DNSBL SQLite3 database [ lastevent ] corrupt messages in system logs

Klaus2314

@Klaus2314 Sorry, I just realised that no matter what directory I try to change to using "cd" in the command line window of the pfsense gui it will always stay in the root folder. Odd...

jrey

@Klaus2314 said in DNSBL SQLite3 database [ lastevent ] corrupt messages in system logs:

in the command line window of the pfsense gui

you need to ssh in to run this -- sorry I didn't specifically mention that

Klaus2314

@jrey Yeah, no worries. sorry for my ignorance. Got this

and

Gertjan

@Klaus2314

That's not "/var/unbound/" as you've listed many files and folders that don't belong there.

edit : ok, you've figured that out.

@Klaus2314 said in DNSBL SQLite3 database [ lastevent ] corrupt messages in system logs:

watchdog active for unbound

Ah, ok, you've the 'create random issues on my system' tool installed.
My advise : don't use it.
It a developer tool.
You not developing unbound, you are using it.
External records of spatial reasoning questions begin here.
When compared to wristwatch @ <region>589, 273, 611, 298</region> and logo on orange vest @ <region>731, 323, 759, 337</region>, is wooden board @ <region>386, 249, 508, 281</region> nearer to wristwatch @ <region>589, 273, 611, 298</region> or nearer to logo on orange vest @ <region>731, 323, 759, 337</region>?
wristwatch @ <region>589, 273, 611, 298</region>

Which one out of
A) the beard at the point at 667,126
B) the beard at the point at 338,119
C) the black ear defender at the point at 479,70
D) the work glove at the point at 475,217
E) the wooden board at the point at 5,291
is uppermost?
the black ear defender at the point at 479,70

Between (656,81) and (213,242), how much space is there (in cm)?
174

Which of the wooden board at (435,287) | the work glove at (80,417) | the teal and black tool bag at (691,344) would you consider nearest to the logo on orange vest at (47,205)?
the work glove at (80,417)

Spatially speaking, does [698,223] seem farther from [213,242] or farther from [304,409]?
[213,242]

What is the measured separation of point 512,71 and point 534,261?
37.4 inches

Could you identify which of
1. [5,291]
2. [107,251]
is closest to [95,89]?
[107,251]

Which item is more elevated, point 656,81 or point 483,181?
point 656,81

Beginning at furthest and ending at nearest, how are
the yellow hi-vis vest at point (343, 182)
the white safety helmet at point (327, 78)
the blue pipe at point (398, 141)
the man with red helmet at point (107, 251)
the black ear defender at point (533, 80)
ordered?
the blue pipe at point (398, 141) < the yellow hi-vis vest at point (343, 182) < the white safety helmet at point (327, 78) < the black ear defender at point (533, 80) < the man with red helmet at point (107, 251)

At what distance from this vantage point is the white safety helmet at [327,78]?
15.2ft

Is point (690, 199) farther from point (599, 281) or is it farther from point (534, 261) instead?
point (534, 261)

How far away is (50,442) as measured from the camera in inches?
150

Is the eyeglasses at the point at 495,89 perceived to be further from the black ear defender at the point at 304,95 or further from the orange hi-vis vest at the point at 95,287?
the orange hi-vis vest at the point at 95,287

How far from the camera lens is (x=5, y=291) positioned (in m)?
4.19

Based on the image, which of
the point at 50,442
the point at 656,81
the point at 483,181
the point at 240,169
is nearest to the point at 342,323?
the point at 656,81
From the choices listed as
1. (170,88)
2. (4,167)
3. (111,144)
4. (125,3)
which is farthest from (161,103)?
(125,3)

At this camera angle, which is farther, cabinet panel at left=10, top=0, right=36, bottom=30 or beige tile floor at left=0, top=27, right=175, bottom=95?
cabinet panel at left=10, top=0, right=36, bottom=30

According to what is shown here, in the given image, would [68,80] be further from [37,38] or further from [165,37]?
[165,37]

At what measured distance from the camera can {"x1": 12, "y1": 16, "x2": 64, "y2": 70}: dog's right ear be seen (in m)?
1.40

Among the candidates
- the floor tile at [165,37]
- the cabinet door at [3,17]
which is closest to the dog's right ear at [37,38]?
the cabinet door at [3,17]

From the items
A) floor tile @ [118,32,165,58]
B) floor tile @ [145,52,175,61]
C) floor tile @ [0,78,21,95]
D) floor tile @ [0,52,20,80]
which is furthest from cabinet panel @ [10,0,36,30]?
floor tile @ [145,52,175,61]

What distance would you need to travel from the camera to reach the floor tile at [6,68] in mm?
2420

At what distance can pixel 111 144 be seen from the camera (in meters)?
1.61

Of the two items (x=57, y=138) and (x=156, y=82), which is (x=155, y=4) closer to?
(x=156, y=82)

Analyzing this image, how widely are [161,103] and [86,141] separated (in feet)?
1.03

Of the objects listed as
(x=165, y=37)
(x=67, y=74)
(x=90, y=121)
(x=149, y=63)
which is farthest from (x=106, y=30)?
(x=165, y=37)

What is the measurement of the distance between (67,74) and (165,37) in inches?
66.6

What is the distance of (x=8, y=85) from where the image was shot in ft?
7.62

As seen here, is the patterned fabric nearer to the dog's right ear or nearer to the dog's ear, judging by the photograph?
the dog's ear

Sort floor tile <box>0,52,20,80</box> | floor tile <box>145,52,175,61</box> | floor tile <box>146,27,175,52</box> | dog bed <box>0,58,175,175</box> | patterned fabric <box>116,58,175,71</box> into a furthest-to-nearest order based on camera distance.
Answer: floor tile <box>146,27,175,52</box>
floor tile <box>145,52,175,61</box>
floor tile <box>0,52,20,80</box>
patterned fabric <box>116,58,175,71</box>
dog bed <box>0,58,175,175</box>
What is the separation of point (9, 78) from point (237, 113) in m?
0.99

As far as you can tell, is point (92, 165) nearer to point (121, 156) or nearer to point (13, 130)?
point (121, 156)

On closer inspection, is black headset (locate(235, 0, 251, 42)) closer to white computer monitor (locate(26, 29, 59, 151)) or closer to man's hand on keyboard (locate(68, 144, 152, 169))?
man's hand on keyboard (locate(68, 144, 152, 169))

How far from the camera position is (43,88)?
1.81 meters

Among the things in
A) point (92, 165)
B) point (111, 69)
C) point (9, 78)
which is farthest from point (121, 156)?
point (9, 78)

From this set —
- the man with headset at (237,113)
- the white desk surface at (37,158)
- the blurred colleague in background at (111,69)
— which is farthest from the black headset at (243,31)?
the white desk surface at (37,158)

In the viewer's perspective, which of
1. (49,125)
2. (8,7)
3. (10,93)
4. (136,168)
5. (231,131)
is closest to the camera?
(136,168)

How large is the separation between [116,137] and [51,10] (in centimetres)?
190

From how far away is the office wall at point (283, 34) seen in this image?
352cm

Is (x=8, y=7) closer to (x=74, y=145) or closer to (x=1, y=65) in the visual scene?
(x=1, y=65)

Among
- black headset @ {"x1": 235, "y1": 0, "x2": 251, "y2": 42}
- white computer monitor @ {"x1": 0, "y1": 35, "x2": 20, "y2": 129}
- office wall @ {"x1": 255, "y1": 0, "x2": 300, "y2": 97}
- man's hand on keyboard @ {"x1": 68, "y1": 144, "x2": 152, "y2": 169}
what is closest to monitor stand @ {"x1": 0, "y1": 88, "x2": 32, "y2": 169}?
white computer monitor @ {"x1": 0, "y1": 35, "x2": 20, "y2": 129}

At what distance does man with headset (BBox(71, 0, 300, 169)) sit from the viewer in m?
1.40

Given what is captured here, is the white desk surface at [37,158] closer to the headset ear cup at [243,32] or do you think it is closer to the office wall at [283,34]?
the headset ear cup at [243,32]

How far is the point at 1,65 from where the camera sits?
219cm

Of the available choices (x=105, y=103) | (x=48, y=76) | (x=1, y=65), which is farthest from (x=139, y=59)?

When 'pfSense' decides that it has to rstart unbound because pfBlocker (for example) was realoaded with new DNSBL, then let pfSense restart unbound.

On my pfSense, unbound can run for days, weeks or longer. It is restarted at lest ones a week because my pfBlocker reloads (updates, if any) DNSBL and a consequence is : unbound is restarted.

Your situation : you use unbound, pfBlockerbl so unbound can get restarted more often.
Because you use pfBlockerbl and probably not the python mode ( is that so ? ) the restart can take a long time. One, two or more minutes to start again has been seen before, deping on the number of DNSBL entries.
Restarting it at that moment, while it was already restarting, will create ... well, it won't do any good, that's for sure.
That's te scenario you've created : the watchdog package checks every minute, for every selected service, if they are running. If it does,'t it will start it.
But what if it was already in the startup phase ? ( noop, the watchdog package isn't smart ).

That's why python mode was invented : unbound restarts way faster = no more, or far smaller, DNS outages.
For myself : that's why I sync my DNSBL every week, not xx times a day.
Result - for me - rock solid 'DNS'.

( and no DHCP DNS registration, as that option also restarts unbound on every incomonig lease (renewal) )

edit :

Try this :
In the GUI :
stop unbound
stop pfblocker

Then : on the console or SSH :
delete these two files.

Now, in the GUI, start unbound and start pfblockerng.

"PHP" can not create a 10 Mbytes file xx time per second. That's just impossible.

edit 2 :

68 Mbytes ...
If you don't use the python mode, your DNS is worthless as unbound can't read this file 'in a snap' during startup. It will take some serious time to do so.
Consider making this file waaay smaller == way less DNSBL.

I've a 4100, and, true, it has an Intel processor, but it's a small one.
4 Mbytes is already a noticeable load on the unbound startup.

jrey

@Klaus2314 said in DNSBL SQLite3 database [ lastevent ] corrupt messages in system logs:

I have watchdog active for unbound could that interfere with the pfblocker in terms of timing?

can watchdog interfere - yes but only if unbound is failing and/or in the process of doing a "normal" restart.
Keep in mind the it is generally recommended that watchdog is not running. Depending on your configuration pfblocker will restart unbound when it needs to (for example, a DNSBL list has changed).
Personally I don't even have watchdog installed and as the DNSBL iists I use only change every 3 or 4 days even though I check daily for updates, unbound only restarts when an updated lists is available. The restart only takes a few seconds here, you'd never notice.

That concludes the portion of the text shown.